### Set tasks
1. In the passage on the Inferno test, how many quotes made up the final test?
2. Please sum up the passage on the Inferno test in two sentences.

### Passage to read
####

Your wisdom is consumed in confidence.
Do not go forth today. Call it my fear
That keeps you in the house and not your own.
We'll send Mark Antony to the Senate House,
And he shall say you are not well today.
Let me upon my knee prevail in this.
How is this effect enhanced if the first quiz
is written but the second quiz is read aloud to the students, with dramatic
emphasis? Notice that the second form continues to be instructive, blurring
the distinction between evaluation and presentation, and making maximum
use of class time.
When my tenth grade honors English class finished
reading John Ciardi's translation of Dante's Inferno, the final test was
thirty-four short quotes, each one a description of an infernal torment.
The students had to engage this panorama of pandemonium, understand what
fiendish thing was being inflicted on each group of souls, and identify
what group that was, because each torment was a symbolic retribution that
fit the sinner's sin. In this process, the students had to imagine each
torture vividly, suspend disbelief, and vicariously suffer the torments
of the damned. It became an imaginary Inferno with real souls in it. Preparing
for the test was a powerful experience, involving the students' emotional
being, not just the cognitive side. By using only quotations to probe
the power of Dante's symbolic retribution, we locate the test itself within
the book.
An example of an Inferno test question:
The uneven tombs cover the even plain--such
fields I saw here, spread in all directions, except that here the tombs
were chests of pain: for, in a ring around each tomb, great fires raised
every wall to a red heat. No smith works hotter iron in his forge. The
biers stood with their lids upraised, and from their pits an anguished
moaning rose on the dead air from the desolation of tormented spirits.

####

### Items
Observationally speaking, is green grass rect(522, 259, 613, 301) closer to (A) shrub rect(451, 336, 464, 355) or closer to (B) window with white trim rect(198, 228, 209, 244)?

####

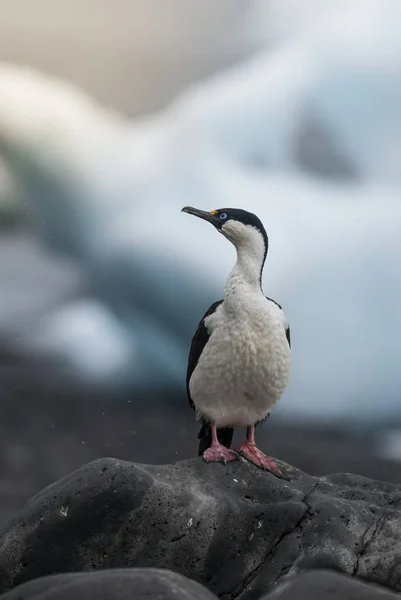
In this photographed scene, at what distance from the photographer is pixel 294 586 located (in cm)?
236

####

### Task solutions
1. Thirty-four short quotes, each describing an infernal torment.

2. After a tenth grade honors English class finished John Ciardi's translation of Dante's Inferno, its final test was thirty-four short quotes describing infernal torments, and for each one students had to understand the torment and identify which group of souls suffered it as a symbolic retribution fitting their sin. Preparing for the test meant imagining each torture vividly, which engaged the students' emotions as well as their cognition, and using only quotations placed the test itself within the book.